Text for analysis:
□ □ □ □ □
Effective July 1, Nevada counties will be responsible for a dozen programs currently operated by the state - either by taking them over or paying the state to continue running them.
But with little less than a week to go, the mechanics of how all that will happen is largely up in the air.
According to Mike Willden, Health and Human Services director, there are contracts to negotiate and decisions to be made at the state and the county levels, a process that will likely take six months.
Willden's problem is that, until much of that is done, county money may not be coming in to support those programs.
"Counties will more than likely simply have to pay the assessments for the next several months," he said.
If they don't, Willden said he'll have to borrow from the General Fund or program budget reserves to keep the services coming. Not providing programs such developmental services for children, youth parole, rural child protective services and welfare emergency assistance isn't an option.
"It's going to be a summer's worth of work," said Willden. "I think we probably have 45 to 60 days of discussions. Some of the contracts are not even in signable form yet."
Both Willden and Nevada Association of Counties Director Jeff Fontaine said how this all plays out is very much a moving target. Counties including Carson City are looking at a variety of different approaches including regionalizing some services - creating one program to handle specific functions for several counties.
Carson City Manager Larry Werner said the capital may ask if it can piggyback on some existing Washoe County programs. Carson lobbyist Mary Walker is working to combine Carson, Douglas, Lyon and Storey counties for some programs, according to Fontaine.
He said the program shifts will undeniably result in further cuts at the county level.
"It's pretty darn ugly out there," Fontaine said. "Counties can't absorb these kinds of cost increases. It's going to result in more layoffs and reductions in services."
Altogether, the shifts, cuts and transfers in documents provided by Willden come to just less than $100 million during the biennium.
The largest single piece is sweeping the Indigent Accident Fund - a $39.4 million hit over the biennium. That money is used by counties to pay major medical bills run up by indigents involved in car wrecks. County officials have said some small jurisdictions could be bankrupted by multiple major injuries in an accident without that money.
□ □ □ □ □
Record extracts:

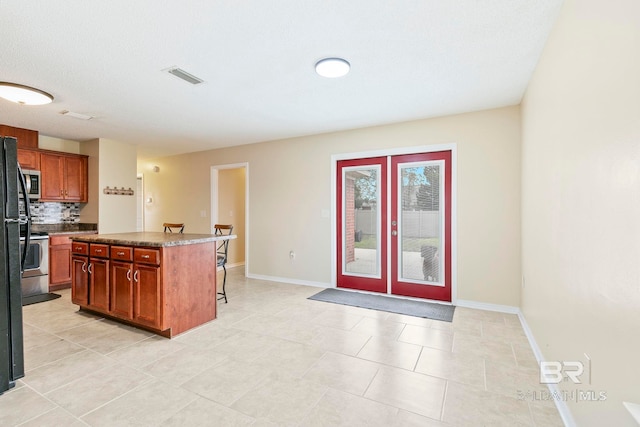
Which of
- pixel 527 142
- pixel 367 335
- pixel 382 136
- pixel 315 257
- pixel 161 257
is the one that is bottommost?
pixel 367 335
□ □ □ □ □
Write out, word for word, the part of the article on Nevada counties taking over state programs that opens with the words containing "But with little" and closes with "isn't an option.". The rows come from a different source than the article.

But with little less than a week to go, the mechanics of how all that will happen is largely up in the air.
According to Mike Willden, Health and Human Services director, there are contracts to negotiate and decisions to be made at the state and the county levels, a process that will likely take six months.
Willden's problem is that, until much of that is done, county money may not be coming in to support those programs.
"Counties will more than likely simply have to pay the assessments for the next several months," he said.
If they don't, Willden said he'll have to borrow from the General Fund or program budget reserves to keep the services coming. Not providing programs such developmental services for children, youth parole, rural child protective services and welfare emergency assistance isn't an option.